Rejection does get a tad easier the more it happens. The first few times are tough but now, I brush it off after a day unless the date was just bad and we were just not for each other. Course it does suck sometimes when the infatuation is unrequited but I try to just move onto someone else or I distract myself by cuddling with a book.
 
You do have to take a few risks at times, because what if the next guy you meet is really into you but is shy about being rejected, and you are into him also but you never ask him out? you could definitely miss out on something good
 
Thanks guys for all the advice, sorry for the late reply. Just thought I would give a quick update, We did exchange numbers to be friends but I never text him, only to say sorry for asking him out. I kinda figured that I needed to find out a bit more about myself, I did regret asking him out for 3 days but it soon left and moved on. I dont know how to describe it but its made me feel a bit more confident.

Anyway thanks again for the advice and this time I wont leave it 5 years to ask another guy out xD
 
Congrats man! I'm glad you've got a new perspective on it. The thing about asking people out is...you're being honest about your feelings, and that ALWAYS feels good in the long run :)

I'm glad he was nice about the way he turned down your offer, but I also agree that sometimes it's difficult to be friends with people you are too intensely attracted too. Better to give yourself some space, and then maybe, at a later date, once you've found someone who DOES return your feelings, consider exploring a friendship with the original guy.
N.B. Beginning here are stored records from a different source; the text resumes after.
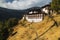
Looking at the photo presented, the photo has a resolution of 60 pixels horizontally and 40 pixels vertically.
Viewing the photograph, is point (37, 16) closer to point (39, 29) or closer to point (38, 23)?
point (38, 23)

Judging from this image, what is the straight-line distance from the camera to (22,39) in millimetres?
84875

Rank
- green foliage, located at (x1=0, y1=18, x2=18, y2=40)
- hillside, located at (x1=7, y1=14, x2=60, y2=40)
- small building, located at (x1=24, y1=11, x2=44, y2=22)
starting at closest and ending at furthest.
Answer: hillside, located at (x1=7, y1=14, x2=60, y2=40), green foliage, located at (x1=0, y1=18, x2=18, y2=40), small building, located at (x1=24, y1=11, x2=44, y2=22)

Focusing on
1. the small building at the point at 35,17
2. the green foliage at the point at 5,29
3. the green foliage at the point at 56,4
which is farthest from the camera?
the small building at the point at 35,17

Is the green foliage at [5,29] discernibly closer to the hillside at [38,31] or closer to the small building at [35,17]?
the hillside at [38,31]

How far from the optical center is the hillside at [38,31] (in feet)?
262

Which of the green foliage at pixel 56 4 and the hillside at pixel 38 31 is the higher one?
the green foliage at pixel 56 4

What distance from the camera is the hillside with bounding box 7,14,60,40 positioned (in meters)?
80.0

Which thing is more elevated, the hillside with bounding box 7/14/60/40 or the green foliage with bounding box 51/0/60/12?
the green foliage with bounding box 51/0/60/12

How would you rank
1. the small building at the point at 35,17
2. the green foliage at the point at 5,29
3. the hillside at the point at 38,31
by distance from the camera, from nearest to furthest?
the hillside at the point at 38,31 → the green foliage at the point at 5,29 → the small building at the point at 35,17

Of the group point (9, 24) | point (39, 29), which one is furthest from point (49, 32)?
point (9, 24)

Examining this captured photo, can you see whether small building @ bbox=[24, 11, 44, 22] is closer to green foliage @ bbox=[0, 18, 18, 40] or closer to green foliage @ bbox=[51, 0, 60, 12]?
green foliage @ bbox=[51, 0, 60, 12]

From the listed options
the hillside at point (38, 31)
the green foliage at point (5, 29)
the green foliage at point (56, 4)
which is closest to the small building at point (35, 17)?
the hillside at point (38, 31)

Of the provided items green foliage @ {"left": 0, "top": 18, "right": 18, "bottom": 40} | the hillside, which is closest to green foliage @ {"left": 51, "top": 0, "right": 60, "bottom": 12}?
the hillside

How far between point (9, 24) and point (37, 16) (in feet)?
47.1
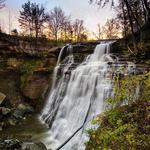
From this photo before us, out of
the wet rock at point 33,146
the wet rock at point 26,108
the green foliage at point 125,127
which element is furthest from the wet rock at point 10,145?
the wet rock at point 26,108

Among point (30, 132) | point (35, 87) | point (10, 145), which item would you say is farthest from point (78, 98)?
point (35, 87)

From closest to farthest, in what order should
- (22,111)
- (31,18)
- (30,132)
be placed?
(30,132) < (22,111) < (31,18)

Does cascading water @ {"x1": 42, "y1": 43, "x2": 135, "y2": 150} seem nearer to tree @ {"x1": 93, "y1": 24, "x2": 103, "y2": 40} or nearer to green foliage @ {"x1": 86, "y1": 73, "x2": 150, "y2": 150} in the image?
green foliage @ {"x1": 86, "y1": 73, "x2": 150, "y2": 150}

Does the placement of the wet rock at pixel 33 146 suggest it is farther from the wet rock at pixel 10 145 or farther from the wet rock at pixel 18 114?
the wet rock at pixel 18 114

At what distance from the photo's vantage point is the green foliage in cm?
452

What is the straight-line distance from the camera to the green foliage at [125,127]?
4520 mm

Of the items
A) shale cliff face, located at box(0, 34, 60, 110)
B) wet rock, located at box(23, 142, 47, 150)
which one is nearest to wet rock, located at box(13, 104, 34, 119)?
shale cliff face, located at box(0, 34, 60, 110)

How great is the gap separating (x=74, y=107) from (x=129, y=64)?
3655 millimetres

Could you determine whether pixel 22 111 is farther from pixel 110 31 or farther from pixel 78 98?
pixel 110 31

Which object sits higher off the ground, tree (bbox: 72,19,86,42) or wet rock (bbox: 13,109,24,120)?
tree (bbox: 72,19,86,42)

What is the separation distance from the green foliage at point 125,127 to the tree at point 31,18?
25500mm

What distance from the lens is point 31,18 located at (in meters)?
30.7

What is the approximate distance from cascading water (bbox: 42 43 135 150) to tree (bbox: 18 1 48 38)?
13.2 m

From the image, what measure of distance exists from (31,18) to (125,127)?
90.3 ft
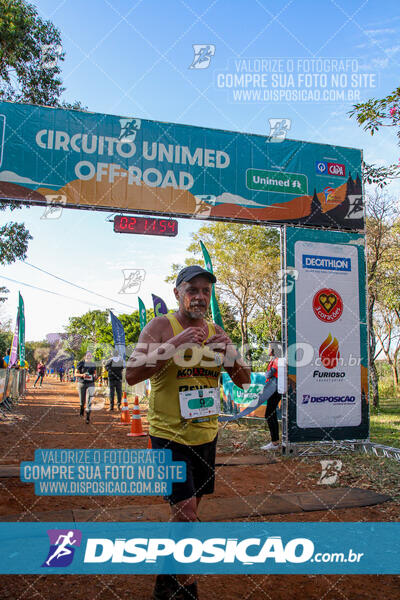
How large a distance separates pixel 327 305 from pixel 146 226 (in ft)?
11.8

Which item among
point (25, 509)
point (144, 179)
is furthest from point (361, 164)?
point (25, 509)

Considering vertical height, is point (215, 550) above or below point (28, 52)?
below

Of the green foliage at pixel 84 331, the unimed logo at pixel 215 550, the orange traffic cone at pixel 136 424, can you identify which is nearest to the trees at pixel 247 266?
the orange traffic cone at pixel 136 424

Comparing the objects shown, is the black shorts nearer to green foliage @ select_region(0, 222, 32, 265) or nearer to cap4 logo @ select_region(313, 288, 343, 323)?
cap4 logo @ select_region(313, 288, 343, 323)

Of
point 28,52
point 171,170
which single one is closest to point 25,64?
point 28,52

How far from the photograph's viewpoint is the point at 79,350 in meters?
79.9

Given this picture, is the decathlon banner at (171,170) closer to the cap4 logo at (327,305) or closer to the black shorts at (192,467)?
the cap4 logo at (327,305)

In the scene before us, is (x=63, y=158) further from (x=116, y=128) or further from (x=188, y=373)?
(x=188, y=373)

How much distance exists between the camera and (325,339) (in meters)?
8.11

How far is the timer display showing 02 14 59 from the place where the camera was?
7.63 meters

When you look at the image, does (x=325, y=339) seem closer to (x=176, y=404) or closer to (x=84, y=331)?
(x=176, y=404)

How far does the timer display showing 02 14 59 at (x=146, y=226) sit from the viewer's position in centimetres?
763

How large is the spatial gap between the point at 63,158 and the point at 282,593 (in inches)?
269

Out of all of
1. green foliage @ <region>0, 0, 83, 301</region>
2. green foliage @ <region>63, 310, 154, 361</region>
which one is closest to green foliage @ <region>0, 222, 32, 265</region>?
green foliage @ <region>0, 0, 83, 301</region>
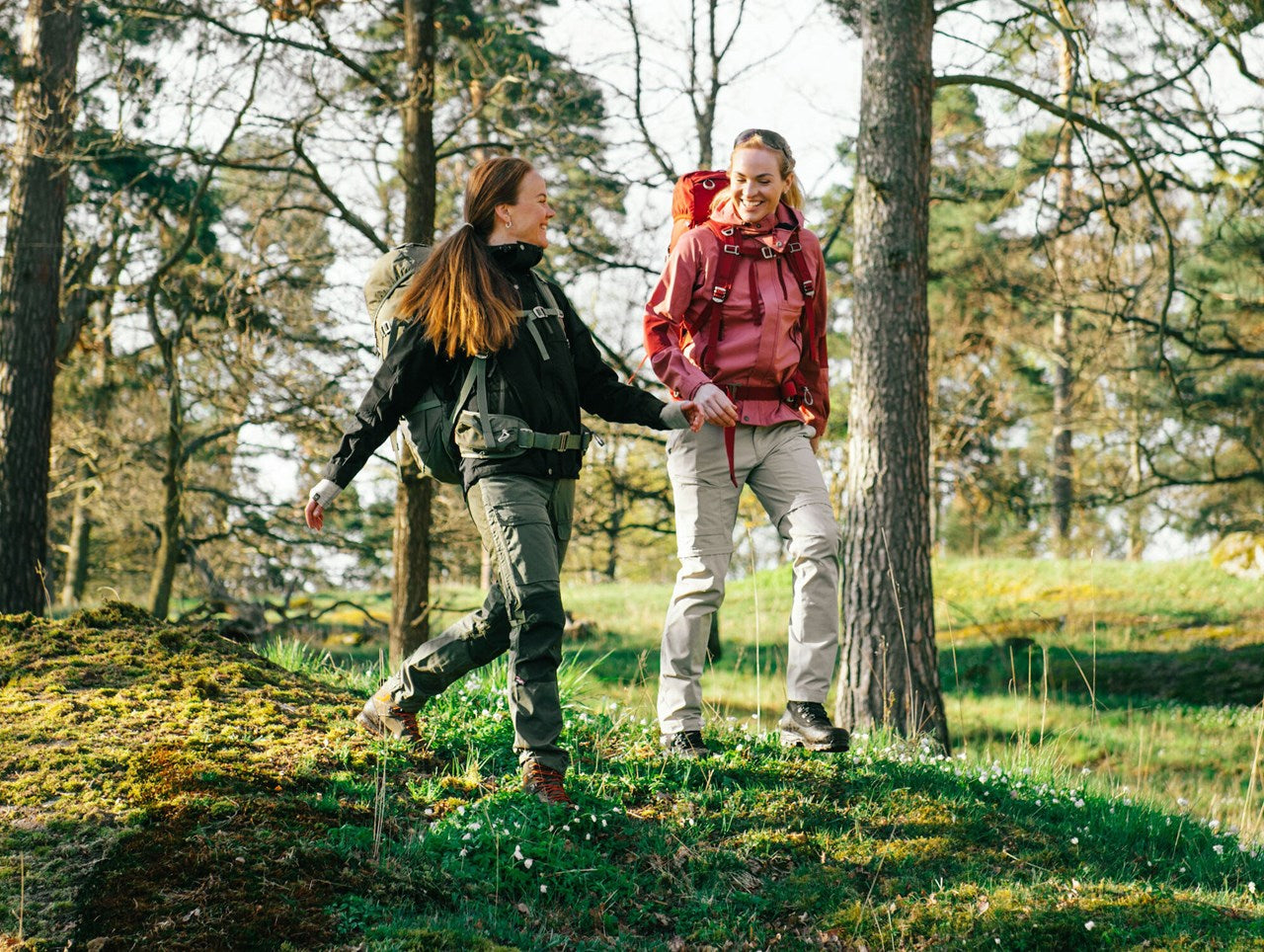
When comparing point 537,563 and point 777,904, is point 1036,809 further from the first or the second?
point 537,563

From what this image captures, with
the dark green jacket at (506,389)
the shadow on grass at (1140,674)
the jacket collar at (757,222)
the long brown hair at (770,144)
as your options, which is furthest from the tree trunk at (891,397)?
the shadow on grass at (1140,674)

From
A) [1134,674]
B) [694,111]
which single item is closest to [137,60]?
[694,111]

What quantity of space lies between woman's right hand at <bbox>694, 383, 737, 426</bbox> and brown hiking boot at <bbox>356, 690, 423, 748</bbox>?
162 cm

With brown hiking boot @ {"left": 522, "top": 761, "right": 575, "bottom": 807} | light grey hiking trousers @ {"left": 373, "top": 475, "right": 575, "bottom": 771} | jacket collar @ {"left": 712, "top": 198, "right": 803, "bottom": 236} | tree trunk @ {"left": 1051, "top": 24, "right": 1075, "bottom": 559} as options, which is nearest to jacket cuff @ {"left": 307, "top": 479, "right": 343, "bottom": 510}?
light grey hiking trousers @ {"left": 373, "top": 475, "right": 575, "bottom": 771}

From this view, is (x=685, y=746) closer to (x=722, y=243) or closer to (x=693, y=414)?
(x=693, y=414)

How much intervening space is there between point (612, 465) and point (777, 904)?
8.54 m

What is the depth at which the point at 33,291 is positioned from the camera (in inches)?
388

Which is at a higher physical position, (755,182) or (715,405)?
(755,182)

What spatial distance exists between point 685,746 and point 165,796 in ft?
6.37

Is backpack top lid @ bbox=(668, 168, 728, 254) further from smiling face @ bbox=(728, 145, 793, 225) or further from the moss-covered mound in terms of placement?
the moss-covered mound

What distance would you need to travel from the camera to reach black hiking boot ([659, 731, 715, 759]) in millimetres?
4445

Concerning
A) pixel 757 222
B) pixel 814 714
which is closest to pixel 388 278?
pixel 757 222

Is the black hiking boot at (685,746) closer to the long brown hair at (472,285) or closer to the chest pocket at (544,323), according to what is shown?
the chest pocket at (544,323)

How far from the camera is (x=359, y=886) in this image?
11.0 ft
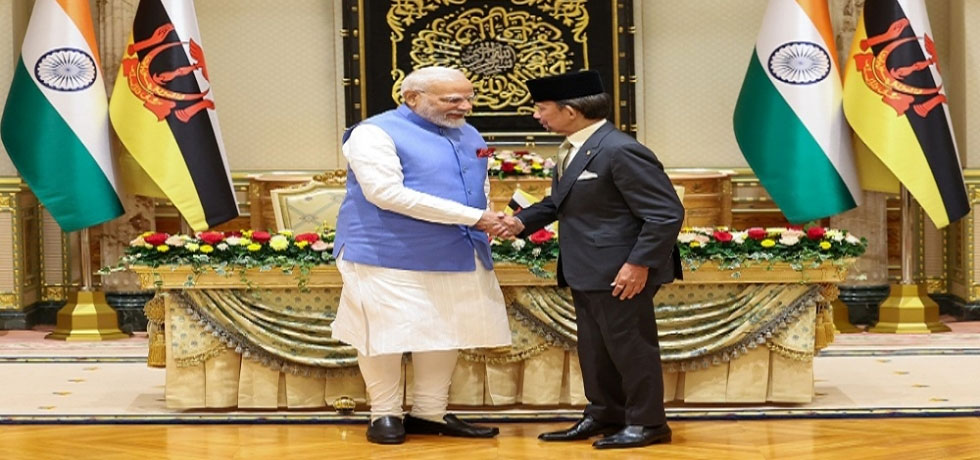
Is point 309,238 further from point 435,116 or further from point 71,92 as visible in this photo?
Result: point 71,92

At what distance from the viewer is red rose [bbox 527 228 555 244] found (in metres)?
6.70

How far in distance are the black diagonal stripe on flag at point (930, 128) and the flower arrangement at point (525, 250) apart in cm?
356

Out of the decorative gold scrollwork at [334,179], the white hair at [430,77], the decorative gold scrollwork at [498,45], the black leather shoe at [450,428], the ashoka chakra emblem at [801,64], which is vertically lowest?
the black leather shoe at [450,428]

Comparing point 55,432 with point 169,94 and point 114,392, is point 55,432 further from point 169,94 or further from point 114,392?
point 169,94

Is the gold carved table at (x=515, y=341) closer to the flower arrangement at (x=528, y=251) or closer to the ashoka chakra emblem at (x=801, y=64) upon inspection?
the flower arrangement at (x=528, y=251)

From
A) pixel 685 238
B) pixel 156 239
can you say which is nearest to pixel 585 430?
pixel 685 238

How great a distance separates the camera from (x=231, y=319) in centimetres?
682

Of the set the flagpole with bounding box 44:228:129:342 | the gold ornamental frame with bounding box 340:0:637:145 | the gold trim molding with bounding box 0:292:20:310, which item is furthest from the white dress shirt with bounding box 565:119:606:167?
the gold trim molding with bounding box 0:292:20:310

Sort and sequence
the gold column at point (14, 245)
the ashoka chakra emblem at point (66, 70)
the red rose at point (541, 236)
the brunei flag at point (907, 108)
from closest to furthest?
the red rose at point (541, 236) < the brunei flag at point (907, 108) < the ashoka chakra emblem at point (66, 70) < the gold column at point (14, 245)

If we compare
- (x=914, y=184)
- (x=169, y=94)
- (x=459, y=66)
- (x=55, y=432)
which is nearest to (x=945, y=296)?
(x=914, y=184)

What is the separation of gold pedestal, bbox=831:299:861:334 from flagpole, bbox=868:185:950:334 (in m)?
0.12

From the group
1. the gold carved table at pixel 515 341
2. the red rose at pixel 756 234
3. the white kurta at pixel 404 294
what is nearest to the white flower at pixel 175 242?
the gold carved table at pixel 515 341

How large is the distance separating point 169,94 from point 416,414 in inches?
157

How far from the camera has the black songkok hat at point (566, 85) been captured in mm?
6020
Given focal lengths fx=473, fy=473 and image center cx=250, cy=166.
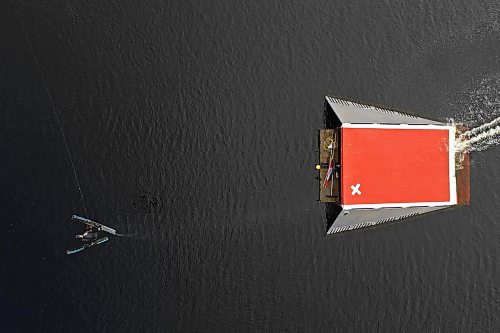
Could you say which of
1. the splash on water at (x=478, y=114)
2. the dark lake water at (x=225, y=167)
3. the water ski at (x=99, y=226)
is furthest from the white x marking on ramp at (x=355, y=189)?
the water ski at (x=99, y=226)

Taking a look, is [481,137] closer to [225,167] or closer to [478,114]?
[478,114]

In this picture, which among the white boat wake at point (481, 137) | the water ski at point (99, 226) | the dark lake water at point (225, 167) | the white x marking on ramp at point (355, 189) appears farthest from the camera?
the water ski at point (99, 226)

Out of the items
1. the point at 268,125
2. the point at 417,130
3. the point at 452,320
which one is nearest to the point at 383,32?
the point at 417,130

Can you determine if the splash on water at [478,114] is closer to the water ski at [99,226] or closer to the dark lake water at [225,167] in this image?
the dark lake water at [225,167]

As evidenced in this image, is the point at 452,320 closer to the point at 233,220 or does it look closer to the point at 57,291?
the point at 233,220

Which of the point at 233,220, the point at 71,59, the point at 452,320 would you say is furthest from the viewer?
the point at 71,59

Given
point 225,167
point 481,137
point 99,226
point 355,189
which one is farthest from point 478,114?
point 99,226

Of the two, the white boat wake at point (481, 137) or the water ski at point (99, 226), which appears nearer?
the white boat wake at point (481, 137)

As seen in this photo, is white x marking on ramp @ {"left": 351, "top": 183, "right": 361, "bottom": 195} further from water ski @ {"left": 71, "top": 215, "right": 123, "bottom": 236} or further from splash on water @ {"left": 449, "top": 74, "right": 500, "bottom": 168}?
water ski @ {"left": 71, "top": 215, "right": 123, "bottom": 236}

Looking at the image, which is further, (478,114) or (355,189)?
(478,114)
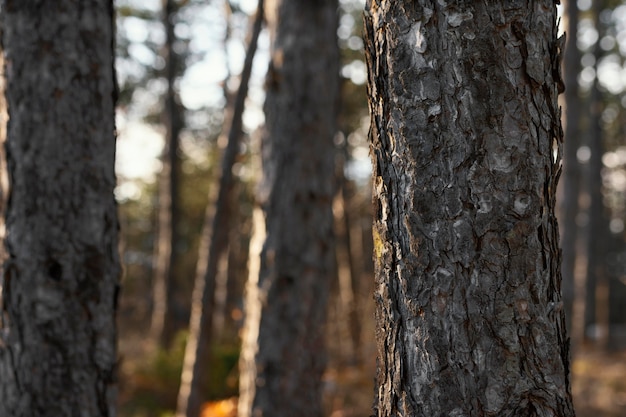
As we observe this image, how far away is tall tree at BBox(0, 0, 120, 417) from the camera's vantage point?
244 centimetres

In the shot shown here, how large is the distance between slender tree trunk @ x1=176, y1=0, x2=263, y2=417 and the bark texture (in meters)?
4.30

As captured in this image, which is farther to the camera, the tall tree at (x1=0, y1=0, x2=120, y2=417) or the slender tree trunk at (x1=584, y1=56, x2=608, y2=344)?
the slender tree trunk at (x1=584, y1=56, x2=608, y2=344)

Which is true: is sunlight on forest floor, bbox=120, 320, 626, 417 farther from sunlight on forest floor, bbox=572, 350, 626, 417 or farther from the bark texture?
the bark texture

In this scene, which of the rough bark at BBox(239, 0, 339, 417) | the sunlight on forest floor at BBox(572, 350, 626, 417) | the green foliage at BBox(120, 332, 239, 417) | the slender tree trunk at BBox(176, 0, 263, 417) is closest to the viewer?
the rough bark at BBox(239, 0, 339, 417)

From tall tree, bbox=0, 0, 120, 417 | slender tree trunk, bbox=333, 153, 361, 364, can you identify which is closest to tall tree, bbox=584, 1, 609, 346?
slender tree trunk, bbox=333, 153, 361, 364

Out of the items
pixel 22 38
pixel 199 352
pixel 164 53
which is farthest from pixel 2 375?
pixel 164 53

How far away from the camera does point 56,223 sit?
8.05ft

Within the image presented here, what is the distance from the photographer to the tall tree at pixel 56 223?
2.44 metres

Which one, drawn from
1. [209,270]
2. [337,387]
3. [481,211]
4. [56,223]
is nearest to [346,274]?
[337,387]

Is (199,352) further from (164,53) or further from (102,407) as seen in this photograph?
(164,53)

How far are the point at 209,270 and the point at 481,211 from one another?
453 cm

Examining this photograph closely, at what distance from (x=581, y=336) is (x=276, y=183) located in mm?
12946

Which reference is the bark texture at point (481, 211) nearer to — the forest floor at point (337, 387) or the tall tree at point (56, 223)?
the tall tree at point (56, 223)

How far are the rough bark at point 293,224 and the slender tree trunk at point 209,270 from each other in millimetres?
1022
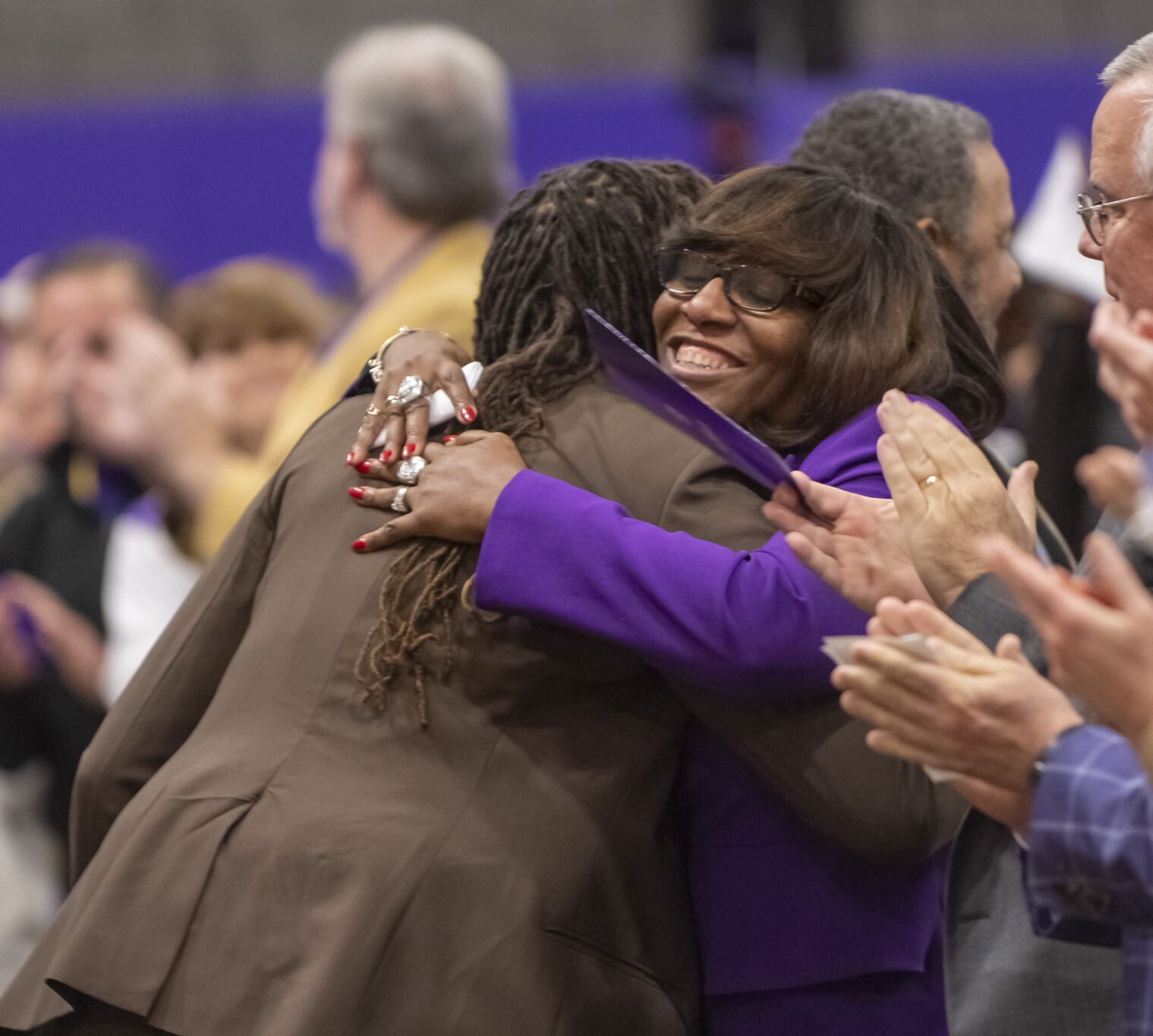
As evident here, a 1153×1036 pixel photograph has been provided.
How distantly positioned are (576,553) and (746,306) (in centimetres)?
43

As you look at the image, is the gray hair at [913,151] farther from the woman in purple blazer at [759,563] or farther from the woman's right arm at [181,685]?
the woman's right arm at [181,685]

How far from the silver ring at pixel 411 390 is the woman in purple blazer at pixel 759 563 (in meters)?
0.02

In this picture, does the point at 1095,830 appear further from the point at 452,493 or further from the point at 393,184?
the point at 393,184

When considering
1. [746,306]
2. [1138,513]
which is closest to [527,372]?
[746,306]

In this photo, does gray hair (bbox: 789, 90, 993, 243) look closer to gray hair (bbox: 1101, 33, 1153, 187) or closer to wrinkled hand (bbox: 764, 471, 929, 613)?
gray hair (bbox: 1101, 33, 1153, 187)

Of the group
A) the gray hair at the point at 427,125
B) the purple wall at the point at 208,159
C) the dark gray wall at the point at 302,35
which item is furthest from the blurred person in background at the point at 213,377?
the dark gray wall at the point at 302,35

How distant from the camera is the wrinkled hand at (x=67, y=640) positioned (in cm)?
390

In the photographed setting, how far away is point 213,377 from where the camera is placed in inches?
162

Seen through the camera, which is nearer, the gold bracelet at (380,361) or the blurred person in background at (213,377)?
the gold bracelet at (380,361)

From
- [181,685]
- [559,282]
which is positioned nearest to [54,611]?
[181,685]

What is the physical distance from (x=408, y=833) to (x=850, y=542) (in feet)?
1.80

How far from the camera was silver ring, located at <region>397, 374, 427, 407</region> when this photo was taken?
189cm

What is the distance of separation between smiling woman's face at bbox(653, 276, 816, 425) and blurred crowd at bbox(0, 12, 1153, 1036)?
0.28m

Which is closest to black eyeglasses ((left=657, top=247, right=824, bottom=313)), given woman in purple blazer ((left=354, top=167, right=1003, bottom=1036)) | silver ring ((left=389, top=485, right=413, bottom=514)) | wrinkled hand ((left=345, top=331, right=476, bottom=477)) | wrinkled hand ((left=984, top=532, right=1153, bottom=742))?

I've seen too many people try and stay friends with folks when they want more, and it's just awkward.
 
It's really best when we can be casual when asking someone out. The longer we wait the more inclined we are to crush and obsess. Most people eventually end up on both sides of that situation, being turned down and having to turn down. It's a chemistry thing or any of the things already suggested. It's important to not take it personally and to stay positive and optimistic, because that gives off a better vibe that tentativeness. Good luck.